— begin Extract to read —

SourceDetectionTask¶

class lsst.meas.algorithms.SourceDetectionTask(schema=None, **kwds)¶

Bases: lsst.pipe.base.Task

Create the detection task. Most arguments are simply passed onto pipe.base.Task.

Parameters:	schema : `lsst.afw.table.Schema` Schema object used to create the output `lsst.afw.table.SourceCatalog` kwds Keyword arguments passed to `lsst.pipe.base.task.Task.__init__` If schema is not None and configured for ‘both’ detections, a ‘flags.negative’ field will be added to label detections made with a negative threshold.**

Notes

This task can add fields to the schema, so any code calling this task must ensure that these columns are indeed present in the input match list.

Methods Summary

`applyTempLocalBackground`(exposure, middle, …)	Apply a temporary local background subtraction
`applyThreshold`(middle, bbox[, factor])	Apply thresholds to the convolved image
`calculateKernelSize`(sigma)	Calculate size of smoothing kernel
`clearMask`(mask)	Clear the DETECTED and DETECTED_NEGATIVE mask planes
`clearUnwantedResults`(mask, results)	Clear unwanted results from the Struct of results
`convolveImage`(maskedImage, psf[, doSmooth])	Convolve the image with the PSF
`detectFootprints`(exposure[, doSmooth, …])	Detect footprints on an exposure.
`display`(exposure, results[, convolvedImage])	Display detections if so configured
`emptyMetadata`()	Empty (clear) the metadata for this Task and all sub-Tasks.
`finalizeFootprints`(mask, results, sigma[, …])	Finalize the detected footprints
`getAllSchemaCatalogs`()	Get schema catalogs for all tasks in the hierarchy, combining the results into a single dict.
`getFullMetadata`()	Get metadata for all tasks.
`getFullName`()	Get the task name as a hierarchical name including parent task names.
`getName`()	Get the name of the task.
`getPsf`(exposure[, sigma])	Retrieve the PSF for an exposure
`getSchemaCatalogs`()	Get the schemas generated by this task.
`getTaskDict`()	Get a dictionary of all tasks as a shallow copy.
`makeField`(doc)	Make a `lsst.pex.config.ConfigurableField` for this task.
`makeSubtask`(name, **keyArgs)	Create a subtask as a new instance as the `name` attribute of this task.
`makeThreshold`(image, thresholdParity[, factor])	Make an afw.detection.Threshold object corresponding to the task’s configuration and the statistics of the given image.
`reEstimateBackground`(maskedImage, backgrounds)	Estimate the background after detection
`run`(table, exposure[, doSmooth, sigma, …])	Run source detection and create a SourceCatalog of detections.

— end Extract to read —
— begin Input records —

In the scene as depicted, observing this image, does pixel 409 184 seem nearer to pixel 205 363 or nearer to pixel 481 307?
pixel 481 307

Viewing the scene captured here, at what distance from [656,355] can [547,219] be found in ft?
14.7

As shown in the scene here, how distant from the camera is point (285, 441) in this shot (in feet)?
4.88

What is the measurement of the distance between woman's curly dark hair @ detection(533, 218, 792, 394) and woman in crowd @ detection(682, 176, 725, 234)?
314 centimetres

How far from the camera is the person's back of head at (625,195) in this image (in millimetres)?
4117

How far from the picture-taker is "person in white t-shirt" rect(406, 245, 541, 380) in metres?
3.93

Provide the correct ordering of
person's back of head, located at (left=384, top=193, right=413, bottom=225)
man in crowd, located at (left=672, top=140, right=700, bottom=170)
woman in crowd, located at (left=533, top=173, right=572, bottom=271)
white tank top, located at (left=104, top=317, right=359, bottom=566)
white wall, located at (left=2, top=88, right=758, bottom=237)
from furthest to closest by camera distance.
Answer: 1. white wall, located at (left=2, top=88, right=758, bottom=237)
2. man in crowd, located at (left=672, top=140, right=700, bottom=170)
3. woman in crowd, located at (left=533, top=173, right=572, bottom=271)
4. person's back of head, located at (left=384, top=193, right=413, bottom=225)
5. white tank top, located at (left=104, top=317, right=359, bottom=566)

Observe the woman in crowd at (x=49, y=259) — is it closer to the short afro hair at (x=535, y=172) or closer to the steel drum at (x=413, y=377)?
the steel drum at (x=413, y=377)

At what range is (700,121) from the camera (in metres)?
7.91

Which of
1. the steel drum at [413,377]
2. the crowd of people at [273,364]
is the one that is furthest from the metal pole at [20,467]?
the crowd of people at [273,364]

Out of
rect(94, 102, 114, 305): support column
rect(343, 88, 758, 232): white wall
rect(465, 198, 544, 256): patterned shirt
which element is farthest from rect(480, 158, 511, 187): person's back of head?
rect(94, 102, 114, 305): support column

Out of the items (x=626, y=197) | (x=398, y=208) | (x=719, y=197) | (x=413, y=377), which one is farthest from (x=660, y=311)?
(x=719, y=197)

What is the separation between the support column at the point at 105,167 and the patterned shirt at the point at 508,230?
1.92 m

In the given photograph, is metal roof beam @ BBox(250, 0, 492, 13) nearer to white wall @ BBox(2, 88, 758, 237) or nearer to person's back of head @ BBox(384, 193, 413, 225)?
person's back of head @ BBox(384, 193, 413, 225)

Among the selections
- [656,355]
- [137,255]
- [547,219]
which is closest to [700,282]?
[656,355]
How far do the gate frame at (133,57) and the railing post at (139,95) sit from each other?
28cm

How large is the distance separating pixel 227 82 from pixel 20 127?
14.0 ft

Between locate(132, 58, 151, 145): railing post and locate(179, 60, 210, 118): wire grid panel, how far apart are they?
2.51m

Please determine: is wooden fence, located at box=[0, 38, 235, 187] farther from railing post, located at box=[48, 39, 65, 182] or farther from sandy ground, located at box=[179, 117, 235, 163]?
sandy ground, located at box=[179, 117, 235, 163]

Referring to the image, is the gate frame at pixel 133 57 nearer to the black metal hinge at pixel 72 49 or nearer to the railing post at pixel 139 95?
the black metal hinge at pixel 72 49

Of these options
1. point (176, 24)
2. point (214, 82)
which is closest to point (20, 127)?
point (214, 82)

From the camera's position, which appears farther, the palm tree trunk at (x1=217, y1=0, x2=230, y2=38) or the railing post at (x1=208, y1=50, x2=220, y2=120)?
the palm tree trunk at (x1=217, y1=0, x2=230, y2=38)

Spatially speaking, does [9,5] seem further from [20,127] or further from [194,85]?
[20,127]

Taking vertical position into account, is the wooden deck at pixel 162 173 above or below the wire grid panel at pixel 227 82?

— end Input records —

Jobs
- a) Please translate into Spanish this sentence from the SourceDetectionTask page: "This task can add fields to the schema, so any code calling this task must ensure that these columns are indeed present in the input match list."
- b) Give the lines of the rows as a Markdown table with the columns Row and Line, numbering each line and leaving out blank lines. Begin at the line containing "Referring to the" and continue through the final line of the rows.

Responses for each task
- a) Esta tarea puede añadir campos al esquema, por lo que cualquier código que llame a esta tarea debe asegurarse de que estas columnas estén efectivamente presentes en la lista de coincidencias de entrada.

- b)
| Row | Line |
|---|---|
| 1 | Referring to the image, is the gate frame at pixel 133 57 nearer to the black metal hinge at pixel 72 49 or nearer to the railing post at pixel 139 95? |
| 2 | the black metal hinge at pixel 72 49 |
| 3 | Of these options |
| 4 | 1. point (176, 24) |
| 5 | 2. point (214, 82) |
| 6 | which is closest to point (20, 127)? |
| 7 | point (214, 82) |
| 8 | From the camera's position, which appears farther, the palm tree trunk at (x1=217, y1=0, x2=230, y2=38) or the railing post at (x1=208, y1=50, x2=220, y2=120)? |
| 9 | the palm tree trunk at (x1=217, y1=0, x2=230, y2=38) |
| 10 | Spatially speaking, does [9,5] seem further from [20,127] or further from [194,85]? |
| 11 | [20,127] |
| 12 | Taking vertical position into account, is the wooden deck at pixel 162 173 above or below the wire grid panel at pixel 227 82? |